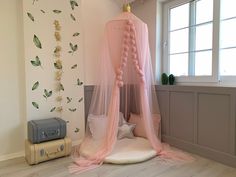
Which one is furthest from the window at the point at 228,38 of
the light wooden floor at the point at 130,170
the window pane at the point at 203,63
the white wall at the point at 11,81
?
the white wall at the point at 11,81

• _Task requirements_
Rewrite the material with every occurrence of "floor" changed to "deck" and everything else left as it is. Omit the pictures.

• _Answer for this exercise_
Which one is furthest from the window at the point at 228,38 of
the light wooden deck at the point at 130,170
the window pane at the point at 203,63
the white wall at the point at 11,81
?
the white wall at the point at 11,81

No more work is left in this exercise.